University Researchers

Docent Tuomas Martikainen

Governance and securitization of Islam in Finland Tuomas Martikainen

This research is centered on how European institutions have shaped Finnish governance of Muslim communities. It explores how such organizations as the European Commission, Council of Europe, the European Union Agency for Fundamental Rights, European Court of Human Rights, and the Organization for Security and Co-operation in Europe create impulses for policy change. In addition, it includes discussions of the securitization of Islam and analyses how the intersection of immi­gration, integration, and security policies are affecting Muslim organizations in Finland.

The project shows that European developments have been central for the Finnish policies on Muslim immigrants. The conflicting agendas of immigrant integration and national security have led to both state’s co-operation with and monitoring of Finnish Muslim communities. Over the 2000s several new initiatives have emerged as both civil society and public administration efforts to deal with the new religious diversity. These are gradually finding more permanent institutional forms, and thereby securing the permanence of (inter)religious questions as a significant aspect of the governance of new immigrant-origin diversities. However, even though many of the questions do have international and European roots, the solutions are affected by the existing institutional landscape of Finland.

The central results of the project have been (or will be) published in the following publications:

  1. Martikainen, Tuomas & Tuula Sakaranaho (eds)  (2011). Mitä muslimit tarkoittavat? Keskustelua islamilaisista virtauksista Suomessa ja Euroopassa. Turku: Savukeidas.
  2. Martikainen, Tuomas & Marja Tiilikainen (eds) (2013) Islam, hallinta, turvallisuus. Turku: eetos.
  3. Martikainen, Tuomas, José Mapril & Adil Khan (eds) (in progress) Muslims at the Margins: Finland, Ireland and Portugal.
  4. Martikainen, Tuomas & Phillip Connor (eds) (in progress) Counting Immigrant Religions.

Docent Marja Tiilikainen

Somali Muslim women, transnational families and human security in Toronto

The purpose of this research is to explore the experiences and organization of human security in transnational Somali Muslim families, in particular among the Somali women and mothers, in Toronto. What kind of impact may Canadian policies aimed at securitization of Islam have on their daily lives? What kinds of threats and insecurities do they perceive? What are the available resources for transnational Somali families and women for building a sense of safety and security?
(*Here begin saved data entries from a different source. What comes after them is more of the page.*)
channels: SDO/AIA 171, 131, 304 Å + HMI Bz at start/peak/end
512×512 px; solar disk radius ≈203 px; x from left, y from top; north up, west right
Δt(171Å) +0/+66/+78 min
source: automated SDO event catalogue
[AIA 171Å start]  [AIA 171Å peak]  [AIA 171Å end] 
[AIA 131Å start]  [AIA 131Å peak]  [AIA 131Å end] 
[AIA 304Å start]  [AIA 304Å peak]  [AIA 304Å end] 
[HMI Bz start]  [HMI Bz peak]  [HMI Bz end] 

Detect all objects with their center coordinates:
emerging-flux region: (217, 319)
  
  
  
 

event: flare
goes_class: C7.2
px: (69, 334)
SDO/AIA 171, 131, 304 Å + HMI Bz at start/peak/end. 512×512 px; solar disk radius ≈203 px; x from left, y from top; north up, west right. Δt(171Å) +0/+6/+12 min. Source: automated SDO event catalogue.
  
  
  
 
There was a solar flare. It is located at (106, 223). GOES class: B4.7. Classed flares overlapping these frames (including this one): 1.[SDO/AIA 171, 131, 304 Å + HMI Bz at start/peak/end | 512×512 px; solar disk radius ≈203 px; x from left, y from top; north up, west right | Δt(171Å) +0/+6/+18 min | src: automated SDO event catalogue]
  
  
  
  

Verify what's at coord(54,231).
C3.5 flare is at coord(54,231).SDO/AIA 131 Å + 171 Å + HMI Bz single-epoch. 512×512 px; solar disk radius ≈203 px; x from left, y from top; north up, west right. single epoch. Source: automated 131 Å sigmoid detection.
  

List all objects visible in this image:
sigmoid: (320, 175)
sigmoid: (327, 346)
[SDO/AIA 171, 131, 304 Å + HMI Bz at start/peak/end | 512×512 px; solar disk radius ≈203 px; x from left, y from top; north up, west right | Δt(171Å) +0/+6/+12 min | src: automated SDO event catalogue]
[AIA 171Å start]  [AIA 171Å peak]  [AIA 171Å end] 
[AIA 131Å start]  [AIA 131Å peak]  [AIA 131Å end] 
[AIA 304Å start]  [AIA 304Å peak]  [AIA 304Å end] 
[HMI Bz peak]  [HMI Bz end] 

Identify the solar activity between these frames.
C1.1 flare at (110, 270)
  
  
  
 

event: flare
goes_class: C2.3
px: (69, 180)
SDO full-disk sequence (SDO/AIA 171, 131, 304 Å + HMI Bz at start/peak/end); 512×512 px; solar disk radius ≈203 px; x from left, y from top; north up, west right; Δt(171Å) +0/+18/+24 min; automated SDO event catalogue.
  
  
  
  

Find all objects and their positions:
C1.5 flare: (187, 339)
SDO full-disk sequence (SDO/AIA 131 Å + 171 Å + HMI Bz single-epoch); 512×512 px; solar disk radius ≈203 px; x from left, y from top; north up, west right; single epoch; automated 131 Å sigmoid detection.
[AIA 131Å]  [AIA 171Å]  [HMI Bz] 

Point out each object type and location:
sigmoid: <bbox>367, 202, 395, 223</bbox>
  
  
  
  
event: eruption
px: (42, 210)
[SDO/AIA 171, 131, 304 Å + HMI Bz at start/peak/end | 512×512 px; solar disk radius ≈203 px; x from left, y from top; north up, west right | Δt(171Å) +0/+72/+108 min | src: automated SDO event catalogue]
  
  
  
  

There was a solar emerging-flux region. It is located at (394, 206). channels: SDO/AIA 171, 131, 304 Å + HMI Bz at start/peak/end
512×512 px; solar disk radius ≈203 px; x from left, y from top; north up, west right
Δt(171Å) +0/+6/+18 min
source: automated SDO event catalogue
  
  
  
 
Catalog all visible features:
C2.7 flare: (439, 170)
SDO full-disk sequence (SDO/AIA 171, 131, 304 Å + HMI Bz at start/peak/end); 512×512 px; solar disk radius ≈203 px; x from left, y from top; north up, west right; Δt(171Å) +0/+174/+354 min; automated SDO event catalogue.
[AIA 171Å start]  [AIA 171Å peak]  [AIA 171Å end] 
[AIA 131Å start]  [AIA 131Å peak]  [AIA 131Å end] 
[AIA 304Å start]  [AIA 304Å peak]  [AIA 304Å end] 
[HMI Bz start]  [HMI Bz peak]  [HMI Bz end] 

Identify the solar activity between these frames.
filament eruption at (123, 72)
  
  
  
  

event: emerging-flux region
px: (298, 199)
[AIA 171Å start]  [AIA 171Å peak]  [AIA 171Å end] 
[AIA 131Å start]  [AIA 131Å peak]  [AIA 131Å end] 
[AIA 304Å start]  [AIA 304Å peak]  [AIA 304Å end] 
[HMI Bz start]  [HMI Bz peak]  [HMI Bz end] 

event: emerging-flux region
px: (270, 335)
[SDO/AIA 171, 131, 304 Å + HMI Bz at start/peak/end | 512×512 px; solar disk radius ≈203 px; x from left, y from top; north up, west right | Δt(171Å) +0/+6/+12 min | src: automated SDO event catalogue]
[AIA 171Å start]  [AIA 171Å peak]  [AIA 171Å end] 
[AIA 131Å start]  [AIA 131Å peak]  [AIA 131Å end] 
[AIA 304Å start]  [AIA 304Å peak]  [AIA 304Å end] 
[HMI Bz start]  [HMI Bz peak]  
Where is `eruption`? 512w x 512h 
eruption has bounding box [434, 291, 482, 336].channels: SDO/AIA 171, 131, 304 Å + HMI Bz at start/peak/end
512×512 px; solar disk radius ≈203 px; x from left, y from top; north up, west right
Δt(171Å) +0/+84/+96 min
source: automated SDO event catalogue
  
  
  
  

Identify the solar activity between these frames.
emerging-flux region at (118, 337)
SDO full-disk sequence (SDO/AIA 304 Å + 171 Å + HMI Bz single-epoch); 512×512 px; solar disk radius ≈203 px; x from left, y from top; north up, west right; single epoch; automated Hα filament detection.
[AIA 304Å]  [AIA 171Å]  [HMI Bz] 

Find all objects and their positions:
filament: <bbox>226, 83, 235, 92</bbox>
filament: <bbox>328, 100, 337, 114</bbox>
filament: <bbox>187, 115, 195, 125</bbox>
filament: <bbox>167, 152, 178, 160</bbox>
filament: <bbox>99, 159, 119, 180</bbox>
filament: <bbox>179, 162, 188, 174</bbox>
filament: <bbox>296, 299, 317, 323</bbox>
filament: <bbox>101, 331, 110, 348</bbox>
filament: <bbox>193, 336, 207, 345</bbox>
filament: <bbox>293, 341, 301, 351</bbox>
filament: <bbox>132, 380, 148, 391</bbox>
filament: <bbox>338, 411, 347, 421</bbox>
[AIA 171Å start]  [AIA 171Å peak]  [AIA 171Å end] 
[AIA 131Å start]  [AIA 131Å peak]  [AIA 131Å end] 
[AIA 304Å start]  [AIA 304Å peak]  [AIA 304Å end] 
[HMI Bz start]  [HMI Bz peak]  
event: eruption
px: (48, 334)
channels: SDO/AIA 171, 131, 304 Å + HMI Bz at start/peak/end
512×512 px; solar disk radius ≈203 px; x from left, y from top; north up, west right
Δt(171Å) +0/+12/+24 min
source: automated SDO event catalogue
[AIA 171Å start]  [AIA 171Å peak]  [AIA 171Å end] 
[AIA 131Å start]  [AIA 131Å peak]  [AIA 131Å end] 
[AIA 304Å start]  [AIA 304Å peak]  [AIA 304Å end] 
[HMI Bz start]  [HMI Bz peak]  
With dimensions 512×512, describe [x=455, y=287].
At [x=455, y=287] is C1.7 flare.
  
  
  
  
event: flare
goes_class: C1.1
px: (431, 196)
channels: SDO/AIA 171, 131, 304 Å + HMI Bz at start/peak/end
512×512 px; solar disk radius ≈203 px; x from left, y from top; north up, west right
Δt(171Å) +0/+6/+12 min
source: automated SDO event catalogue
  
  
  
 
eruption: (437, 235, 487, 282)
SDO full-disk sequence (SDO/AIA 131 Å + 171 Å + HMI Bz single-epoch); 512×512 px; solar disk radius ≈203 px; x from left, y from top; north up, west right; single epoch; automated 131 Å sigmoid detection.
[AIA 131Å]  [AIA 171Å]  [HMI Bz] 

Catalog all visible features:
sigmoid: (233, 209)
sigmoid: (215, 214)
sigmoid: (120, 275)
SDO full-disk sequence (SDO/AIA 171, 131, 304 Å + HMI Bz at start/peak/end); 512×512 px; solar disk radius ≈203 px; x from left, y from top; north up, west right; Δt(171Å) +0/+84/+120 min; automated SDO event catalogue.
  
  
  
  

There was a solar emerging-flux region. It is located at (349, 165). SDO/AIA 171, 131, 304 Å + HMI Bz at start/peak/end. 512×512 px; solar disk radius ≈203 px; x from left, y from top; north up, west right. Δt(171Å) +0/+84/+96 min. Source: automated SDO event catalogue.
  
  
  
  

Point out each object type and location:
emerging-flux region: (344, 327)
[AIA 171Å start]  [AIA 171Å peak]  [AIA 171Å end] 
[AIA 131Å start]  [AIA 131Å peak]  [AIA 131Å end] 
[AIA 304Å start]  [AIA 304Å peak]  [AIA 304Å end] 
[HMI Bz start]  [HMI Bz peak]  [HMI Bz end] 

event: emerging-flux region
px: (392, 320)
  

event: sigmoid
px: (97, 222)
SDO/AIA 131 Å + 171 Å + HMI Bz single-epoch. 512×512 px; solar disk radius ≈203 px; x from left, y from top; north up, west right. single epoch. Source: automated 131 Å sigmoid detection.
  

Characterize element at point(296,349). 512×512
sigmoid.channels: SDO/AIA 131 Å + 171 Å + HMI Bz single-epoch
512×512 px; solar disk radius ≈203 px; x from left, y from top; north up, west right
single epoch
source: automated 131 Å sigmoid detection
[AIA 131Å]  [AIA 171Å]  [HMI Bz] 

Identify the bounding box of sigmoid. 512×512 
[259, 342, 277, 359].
Recent publications, related to the research project, include:

  1. Martikainen, Tuomas & Marja Tiilikainen (eds) (2013). Islam, hallinta, turvallisuus. Turku: eetos.
  2. Tiilikainen, Marja (2013). Illness, Healing, and Everyday Islam: Transnational Lives of Somali Migrant Women. In: Nathal M. Dessing, Nadia Jeldtoft, Jørgen S. Nielsen, and Linda Woodhead (eds.), Everyday Lived Islam in Europe. Farnham and Burlington, VT: Ashgate.
  3. Shanneik, Yafa and Marja Tiilikainen (in review process). (Re)creating Home: Sudanese and Somali Women in Ireland and Finland. In: Tuomas Martikainen, José Mapril and Adil Khan (eds.), Muslims at the Margins: Finland, Ireland and Portugal.